[Start of PAGE TEXT]
# Masterbuilt 40 Electric Smoker won't turn on



## boehmemr (Jul 16, 2020)

Greeting fellow smokers,

My three year old smoker stopped working.  I have a Masterbuilt Electric Signature Series Smoker Model number MB20075615.  I have searched on the Masterbuilt site and cannot find that model number in their list.  I have tried troubleshooting by using different outlets and different extension cords.  Have also used those outlets and extension cords to power other items.  I feel that it is the smoker.  Researching the cause online shows that it is common issue...replace the heater element or the control unit.  Without having the user manual I am not sure what is the correct part number.  Has anyone experienced this?  Does anyone know if the heater elements for all 40' are the same regardless of model number?  Thank you in advance for everyone's assistance.  Take care and smoke on!


----------



## JC in GB (Jul 16, 2020)
[End of PAGE TEXT]
▸ REQUIRED TASK 1
Answer from the forum thread:
(a) How old is the smoker that stopped working?
(b) What model number does the poster give for the smoker?
(c) What two parts does the poster's online research say are commonly replaced for this issue?
▸ REQUIRED TASK 2
Repeat the part of the forum thread that opens with the words containing "My three year" and closes with "and smoke on!".
Use only the forum thread above to answer, not any of the material.
[Start of ENTRIES SUPPLIED]
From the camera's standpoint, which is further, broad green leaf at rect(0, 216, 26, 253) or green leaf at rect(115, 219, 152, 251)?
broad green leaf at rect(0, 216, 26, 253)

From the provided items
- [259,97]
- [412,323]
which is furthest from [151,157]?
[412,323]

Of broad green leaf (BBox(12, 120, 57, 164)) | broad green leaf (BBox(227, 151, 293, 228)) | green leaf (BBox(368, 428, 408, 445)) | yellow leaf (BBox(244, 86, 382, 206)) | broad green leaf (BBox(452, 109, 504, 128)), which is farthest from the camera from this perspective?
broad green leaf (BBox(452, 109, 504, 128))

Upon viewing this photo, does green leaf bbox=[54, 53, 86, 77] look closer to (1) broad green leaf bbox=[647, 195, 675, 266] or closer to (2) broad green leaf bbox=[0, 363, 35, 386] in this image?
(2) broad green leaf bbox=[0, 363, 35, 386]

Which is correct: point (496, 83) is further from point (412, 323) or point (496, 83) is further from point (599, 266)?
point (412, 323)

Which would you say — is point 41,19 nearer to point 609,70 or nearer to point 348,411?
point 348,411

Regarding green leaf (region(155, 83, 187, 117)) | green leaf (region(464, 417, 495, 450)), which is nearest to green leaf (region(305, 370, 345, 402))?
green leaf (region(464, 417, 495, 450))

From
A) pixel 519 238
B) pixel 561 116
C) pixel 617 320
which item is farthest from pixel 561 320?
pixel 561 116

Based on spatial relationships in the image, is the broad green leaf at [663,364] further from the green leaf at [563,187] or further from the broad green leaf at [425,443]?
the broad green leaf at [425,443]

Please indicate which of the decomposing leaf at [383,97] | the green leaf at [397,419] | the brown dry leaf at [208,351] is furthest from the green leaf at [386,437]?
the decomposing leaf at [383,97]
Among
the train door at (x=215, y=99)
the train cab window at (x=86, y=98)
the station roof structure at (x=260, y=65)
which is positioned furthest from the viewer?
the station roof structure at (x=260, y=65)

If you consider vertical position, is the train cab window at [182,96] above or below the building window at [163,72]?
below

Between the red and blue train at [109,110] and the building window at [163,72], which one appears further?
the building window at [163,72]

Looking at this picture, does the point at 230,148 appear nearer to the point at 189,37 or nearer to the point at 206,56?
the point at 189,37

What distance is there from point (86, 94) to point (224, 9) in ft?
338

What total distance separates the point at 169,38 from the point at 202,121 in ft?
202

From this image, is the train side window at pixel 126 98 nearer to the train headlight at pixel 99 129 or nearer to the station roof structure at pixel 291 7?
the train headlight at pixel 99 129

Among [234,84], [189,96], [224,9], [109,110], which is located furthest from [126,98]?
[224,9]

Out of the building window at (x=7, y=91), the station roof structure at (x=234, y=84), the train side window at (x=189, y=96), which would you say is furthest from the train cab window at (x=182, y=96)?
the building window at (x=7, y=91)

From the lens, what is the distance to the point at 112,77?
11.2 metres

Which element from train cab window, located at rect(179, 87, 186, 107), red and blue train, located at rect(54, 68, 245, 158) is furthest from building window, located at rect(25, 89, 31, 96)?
[End of ENTRIES SUPPLIED]
▸ TASK OUTPUT 1
(a) Three years old.
(b) MB20075615.
(c) The heater element or the control unit.

▸ TASK OUTPUT 2
My three year old smoker stopped working.  I have a Masterbuilt Electric Signature Series Smoker Model number MB20075615.  I have searched on the Masterbuilt site and cannot find that model number in their list.  I have tried troubleshooting by using different outlets and different extension cords.  Have also used those outlets and extension cords to power other items.  I feel that it is the smoker.  Researching the cause online shows that it is common issue...replace the heater element or the control unit.  Without having the user manual I am not sure what is the correct part number.  Has anyone experienced this?  Does anyone know if the heater elements for all 40' are the same regardless of model number?  Thank you in advance for everyone's assistance.  Take care and smoke on!